▼▼▼

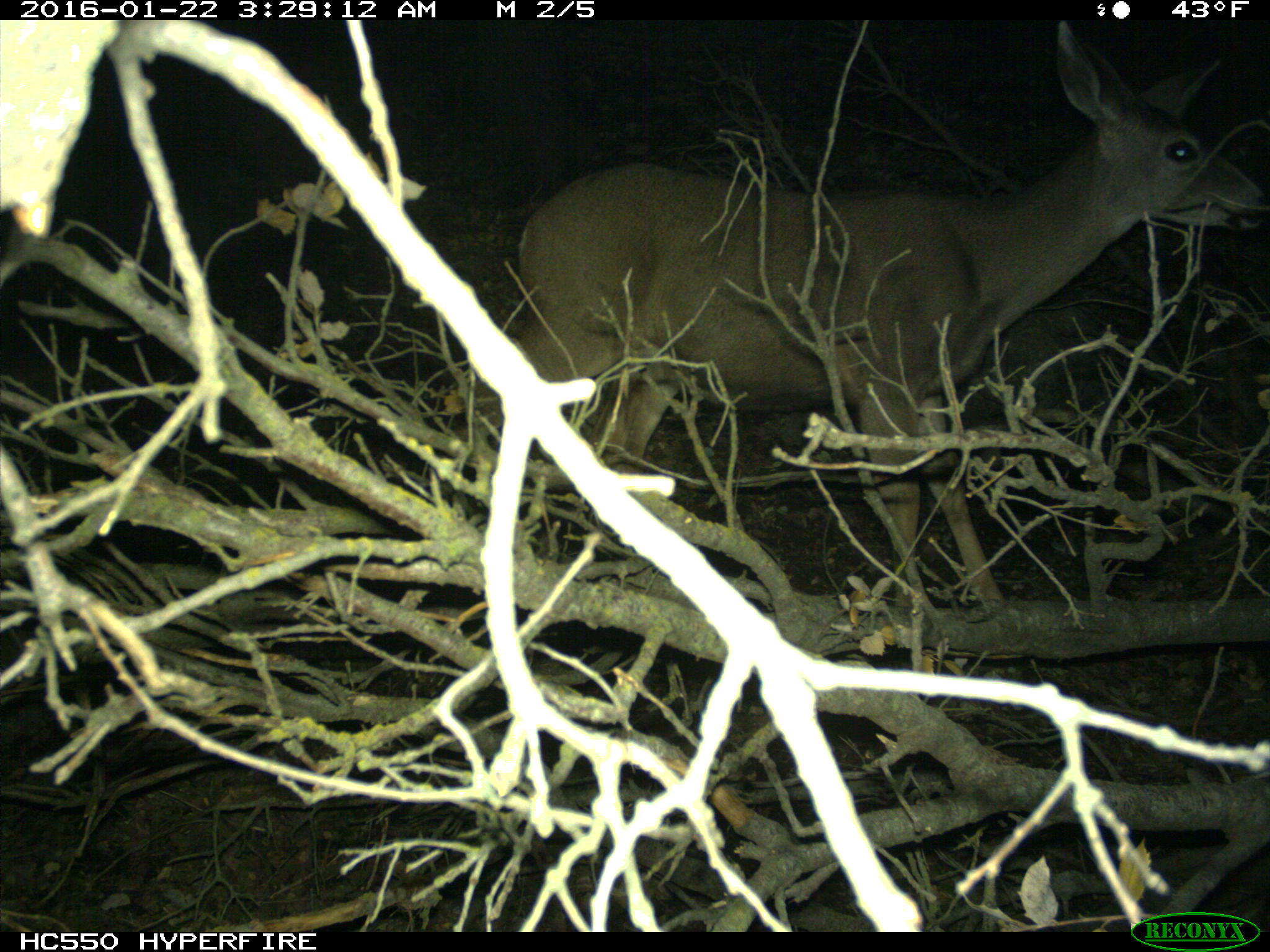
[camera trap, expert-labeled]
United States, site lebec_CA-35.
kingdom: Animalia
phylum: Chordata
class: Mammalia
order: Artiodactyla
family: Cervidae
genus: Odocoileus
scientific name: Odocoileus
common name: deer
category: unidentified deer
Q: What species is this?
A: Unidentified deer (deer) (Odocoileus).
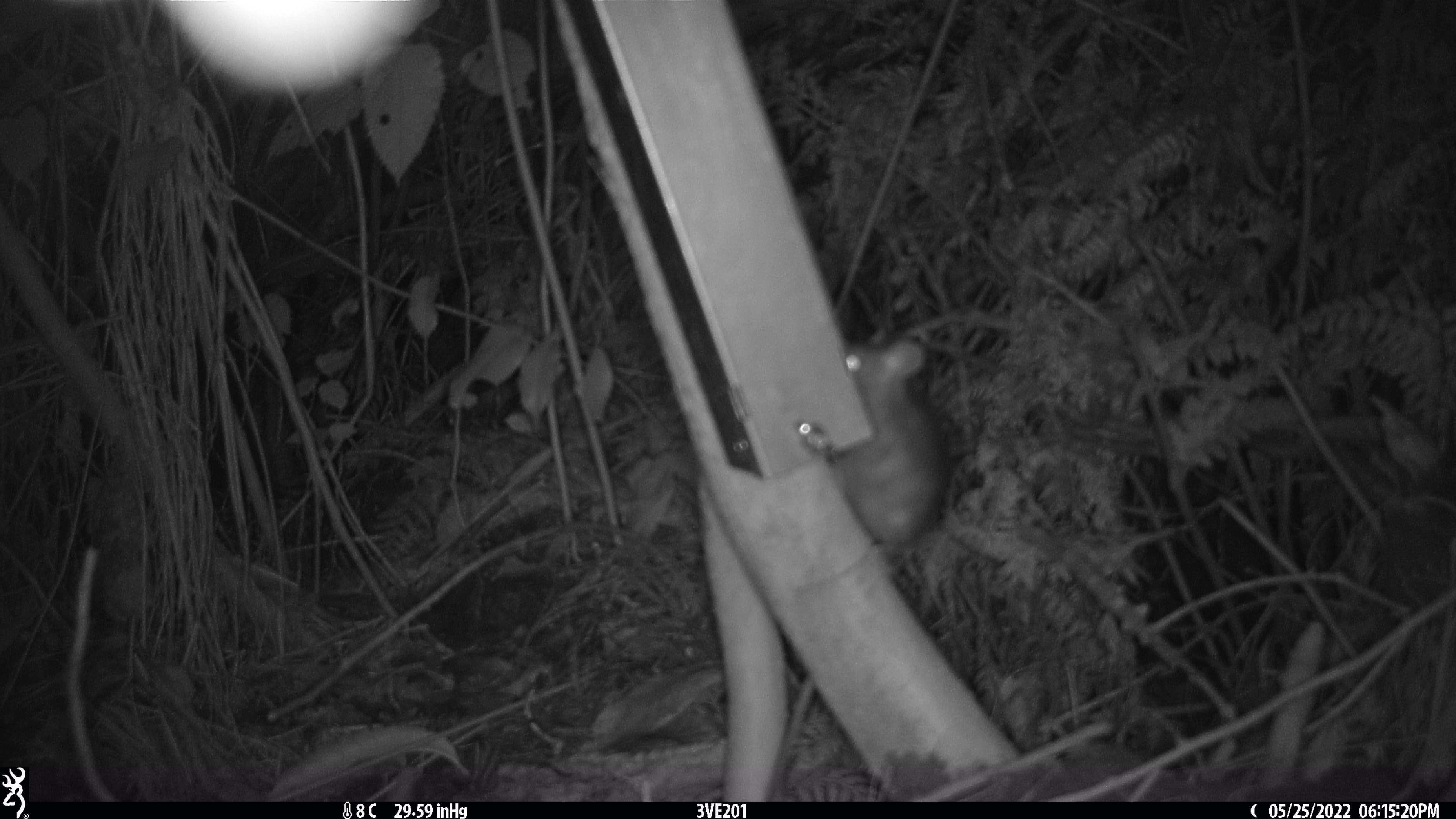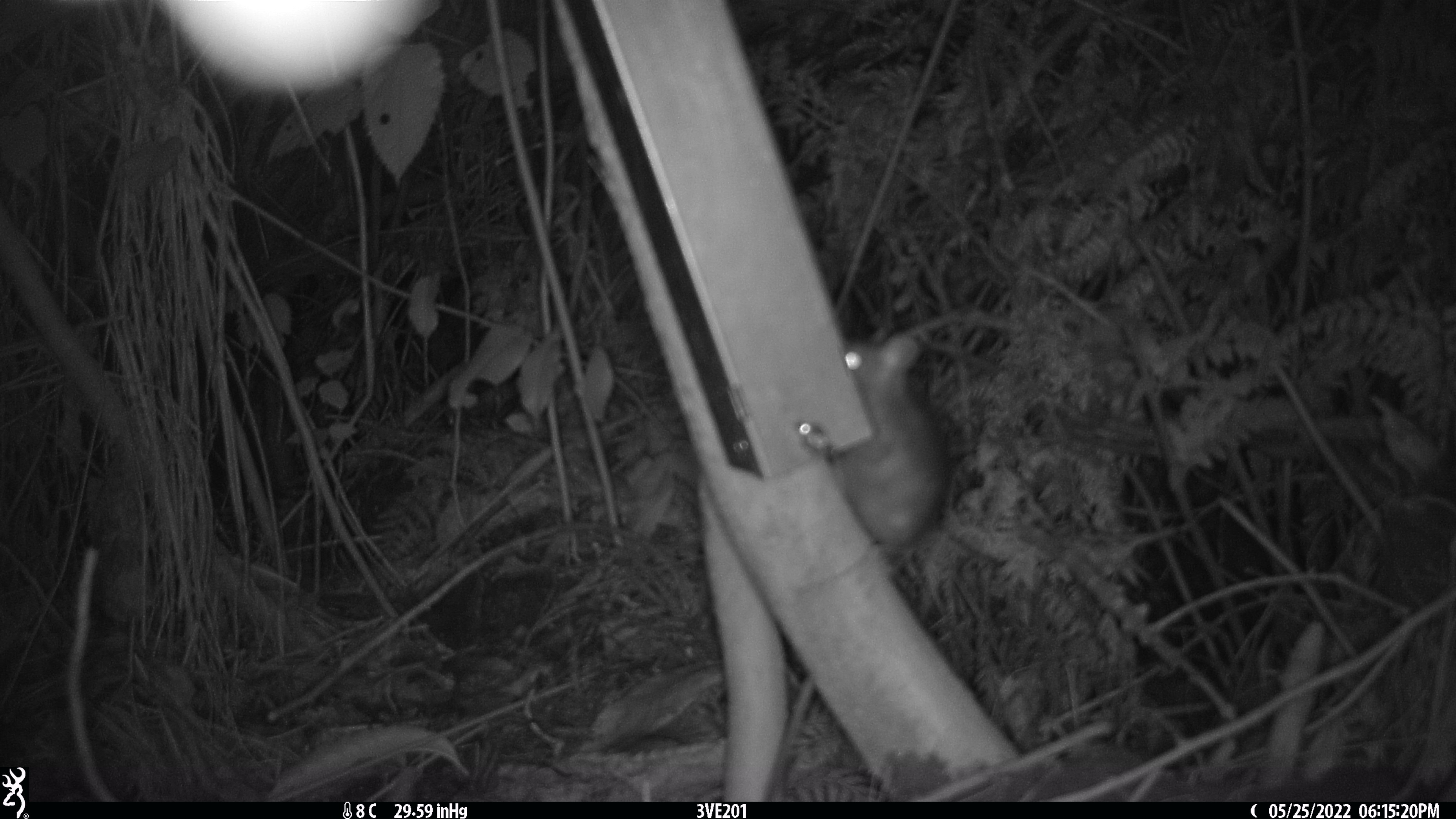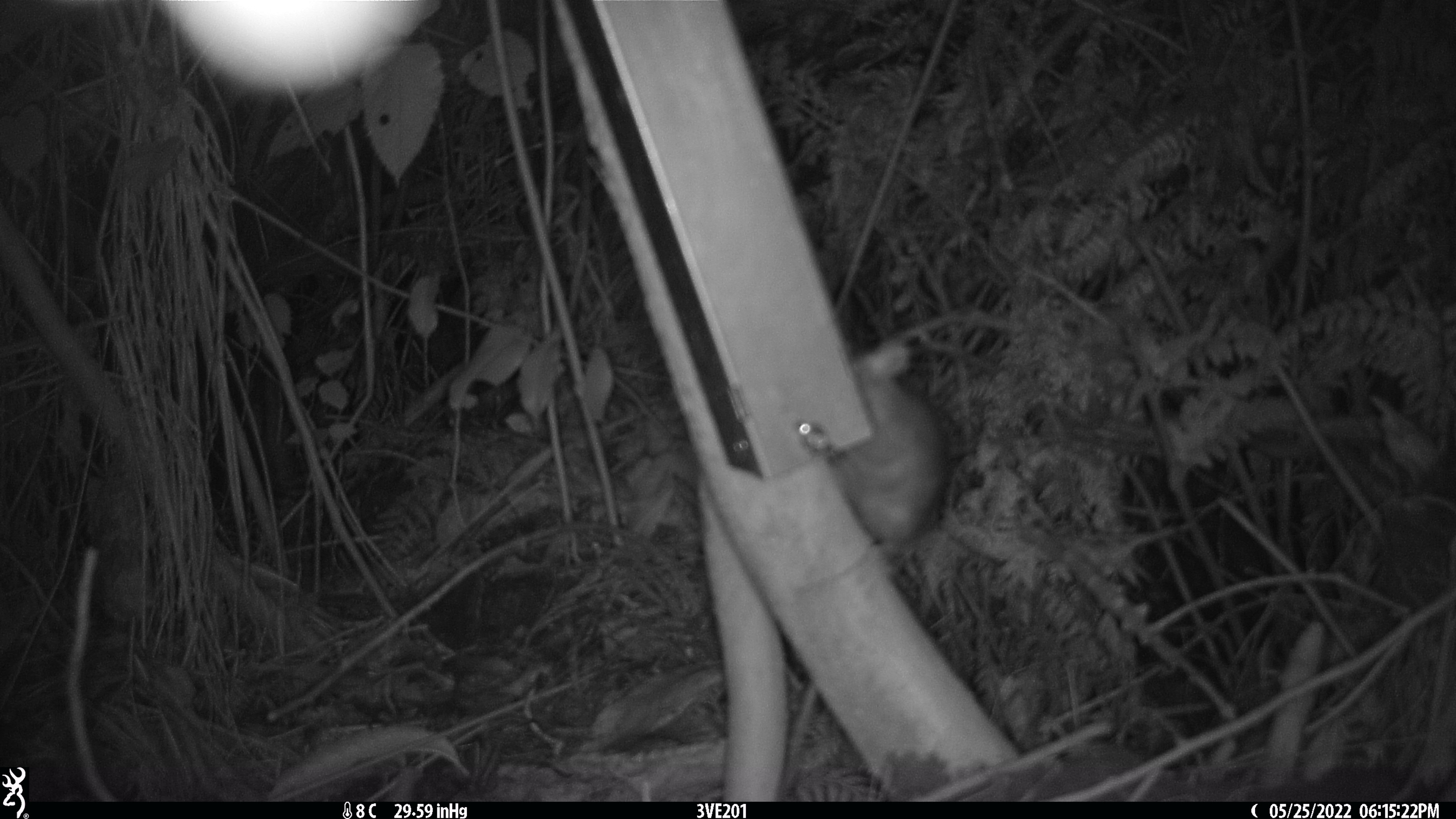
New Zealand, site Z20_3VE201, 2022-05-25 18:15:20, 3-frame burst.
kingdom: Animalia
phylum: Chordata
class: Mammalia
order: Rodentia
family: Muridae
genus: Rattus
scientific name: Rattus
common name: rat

▲▲▲

Say, as a bare number, how many lines in the entries above include the string "site".

## Reply
2